• Hilary Kelley

doing art for fun and profit


what my friends think i do / what i actually do, etc.

I have what you could call a fun job.


Fun, if you like working all the time.

Fortunately, I kind of do.


When I quit my full-time job with all manner of benefits back in 2016, I had lofty hopes of carving out a space for myself in the world of illustration. I didn't quiiiite know what that would look like but I planned as well as I could. I figured I would show at many of the artists markets throughout the year, take private commissions, work my way into book illustration, and pretty much just paint all the time.


I do some of these things, for sure.

But what reality looks like these days is this:


  • private commissions

  • pet portraits (often my bread-and-butter)

  • graphic design, including digital drawing

  • tattoo design

  • book covers

  • markets

  • displaying originals in the occasional gallery or coffee shop

  • creating work and prints to stock the stores at which I sell

  • if you can think of it, I've probably done it

Having never truly nailed down my mission statement, I sometimes have to grasp at my elevator pitch: I'm an illustrator always works better for me than I'm an artist, though sometimes I'll slip it in if it's clear the person asking doesn't need an explanation. I do a whole lot of things. Great, awesome, what does that mean? I don't have my business cards on me. Killing it, really killing it at the business game.


me and my business partner in a business meeting

I am bad at the business part because I am super cranky. I want to show and not tell. It helps to have a Hype Man for a husband, who's forever willing to be the herald for my Demure Artist Type. He's convinced me to keep a regular newsletter (Haaaaay subscriber friends!) and to put myself "out there" more.


Out There in the art business means connecting people to your work in ways that are often boundary-pressing.
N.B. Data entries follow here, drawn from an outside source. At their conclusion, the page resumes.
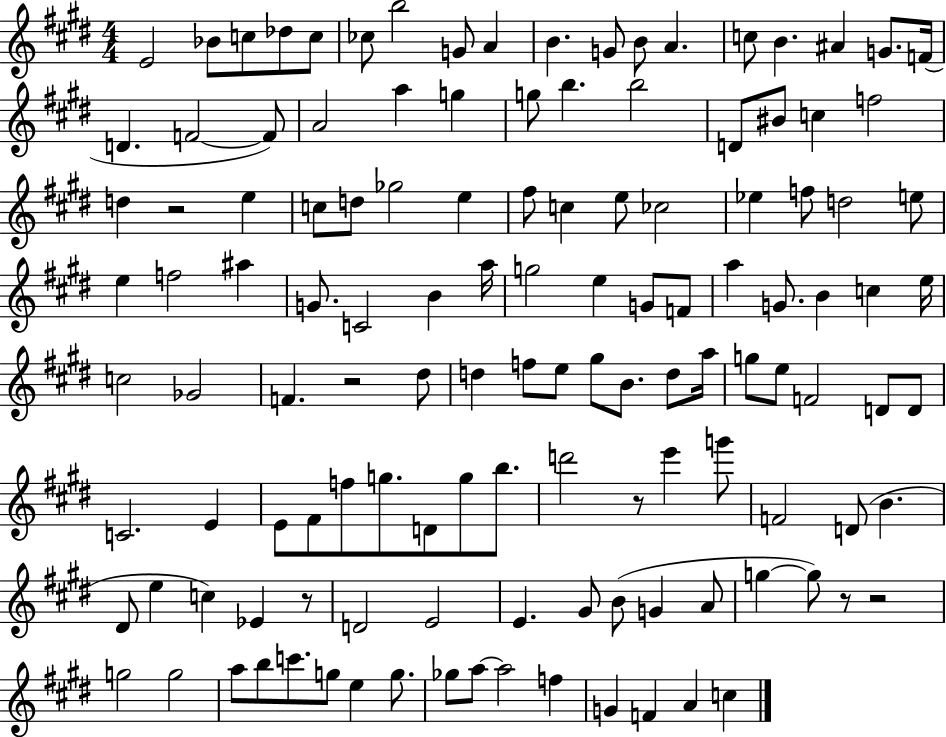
{
  \clef treble
  \numericTimeSignature
  \time 4/4
  \key e \major
  e'2 bes'8 c''8 des''8 c''8 | ces''8 b''2 g'8 a'4 | b'4. g'8 b'8 a'4. | c''8 b'4. ais'4 g'8. f'16( | \break d'4. f'2~~ f'8) | a'2 a''4 g''4 | g''8 b''4. b''2 | d'8 bis'8 c''4 f''2 | \break d''4 r2 e''4 | c''8 d''8 ges''2 e''4 | fis''8 c''4 e''8 ces''2 | ees''4 f''8 d''2 e''8 | \break e''4 f''2 ais''4 | g'8. c'2 b'4 a''16 | g''2 e''4 g'8 f'8 | a''4 g'8. b'4 c''4 e''16 | \break c''2 ges'2 | f'4. r2 dis''8 | d''4 f''8 e''8 gis''8 b'8. d''8 a''16 | g''8 e''8 f'2 d'8 d'8 | \break c'2. e'4 | e'8 fis'8 f''8 g''8. d'8 g''8 b''8. | d'''2 r8 e'''4 g'''8 | f'2 d'8( b'4. | \break dis'8 e''4 c''4) ees'4 r8 | d'2 e'2 | e'4. gis'8 b'8( g'4 a'8 | g''4~~ g''8) r8 r2 | \break g''2 g''2 | a''8 b''8 c'''8. g''8 e''4 g''8. | ges''8 a''8~~ a''2 f''4 | g'4 f'4 a'4 c''4 | \break \bar "|."
}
I am fulfilled by conversing and sharing experiences with others, but I tend to be very private. Sharing from a platform, particularly social media, feels like I am a cake and for each bit of personal news or tidbit, I'm slicing a piece off from myself. Grim!
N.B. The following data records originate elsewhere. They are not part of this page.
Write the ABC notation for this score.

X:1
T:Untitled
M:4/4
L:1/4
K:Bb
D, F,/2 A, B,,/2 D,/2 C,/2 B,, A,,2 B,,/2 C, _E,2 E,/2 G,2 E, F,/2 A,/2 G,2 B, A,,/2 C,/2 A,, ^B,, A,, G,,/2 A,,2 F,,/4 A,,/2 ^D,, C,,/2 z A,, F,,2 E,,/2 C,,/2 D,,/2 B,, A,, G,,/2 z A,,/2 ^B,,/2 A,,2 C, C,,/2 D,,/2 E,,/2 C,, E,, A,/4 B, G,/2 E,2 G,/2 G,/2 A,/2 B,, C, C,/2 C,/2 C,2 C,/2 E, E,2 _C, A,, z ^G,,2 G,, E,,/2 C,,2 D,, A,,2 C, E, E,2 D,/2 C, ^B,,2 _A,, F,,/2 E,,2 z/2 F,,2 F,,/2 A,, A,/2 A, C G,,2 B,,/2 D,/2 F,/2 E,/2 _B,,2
I started pushing myself to find ways to share that wouldn’t compromise my comfort or self-image. I'm delighted by absurdity and the million small and banal things that go into a given day. With the advent of stories on Instagram I was able to play with the format and create little movies out of the mundane things I do all the time to keep myself focused (or when I need a break). #ArtSnacks, my semi-regular cooking show (that somehow has its own cult fanbase?), grew from the fact that one day I’d been painting for hours and forgot to eat. To keep myself entertained while cooking, I added a soundtrack and commentary, and voilà. It was a thing. True to form, it is now wildly irregular, but it’ll be back soon, maybe.
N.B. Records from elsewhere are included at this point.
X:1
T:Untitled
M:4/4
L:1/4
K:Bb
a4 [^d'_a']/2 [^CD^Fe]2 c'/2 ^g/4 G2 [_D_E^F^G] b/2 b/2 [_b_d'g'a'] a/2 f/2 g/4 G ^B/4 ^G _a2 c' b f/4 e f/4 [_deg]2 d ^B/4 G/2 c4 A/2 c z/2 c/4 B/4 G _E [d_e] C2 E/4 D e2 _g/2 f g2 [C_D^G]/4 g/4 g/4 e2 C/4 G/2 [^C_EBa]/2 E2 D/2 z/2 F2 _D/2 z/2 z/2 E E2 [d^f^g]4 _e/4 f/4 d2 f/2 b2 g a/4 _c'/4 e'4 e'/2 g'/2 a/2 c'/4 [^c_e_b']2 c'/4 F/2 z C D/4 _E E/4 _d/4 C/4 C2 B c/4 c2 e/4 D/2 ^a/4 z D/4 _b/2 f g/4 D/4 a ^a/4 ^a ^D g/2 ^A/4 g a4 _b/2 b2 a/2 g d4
Ursula's doing amazing, thanks

See also #plantshow, wherein I walk around visiting the houseplants that I’ve somehow kept alive for more than a year, with musical accompaniment, of course.





Back to the business of arting: I like the struggle, though I’m actively working to make it…much less of a struggle. My brain, which is wonderful and with which I’m developing a better relationship, is also never ever at rest, and working all the time gives it a good workout so I can sleep at night. And I do work almost all of the time.


Part of the struggle includes making time for personal projects that allow me to just paint freely and have fun. I enjoy thrifting, something I’ve done since I was a child with my mom. There’s a lot of visual stimulation in combing through shelves of lightly-loved items, it makes my brain feel good. I imagine that finding a treasure in the pile of discards is something like what a search and rescue dog experiences when they find a survivor in a pile of rubble. Not nearly as noble, sure, but damn exciting.

things that used to be other things that i'm making into new things

So I’m thrifting, and I find little prayer boxes, little wooden jewelry boxes, ornate brass and aluminum plates that are tarnished and tired, big acrylic earrings and big ugly plastic statement rings, and I bring it all home and paint it black. Then I sit there and watch TV and decorate them however I want. I shine them up with lacquer and resin, and they look amazing. It's cliche, but I need these things to remind me of why I keep creating. There's a lot of joy in making something from nothing.


The business is not what I imagined it would be, over three years ago. It's tested me in all new ways. It scratches an itch and wears me out (I am really exhausted right now but this blog was on the To-Do list), I am always on my toes, and yet my biggest complaint is that I don't have enough time to do all of the projects I want to do. I can't say and I wouldn't trade it for anything! because, sure, I would. But I am an artist, I'm an illustrator. It's how I tell my weird stories and how I tell your weird stories; I'm just trying to get better at the narrative.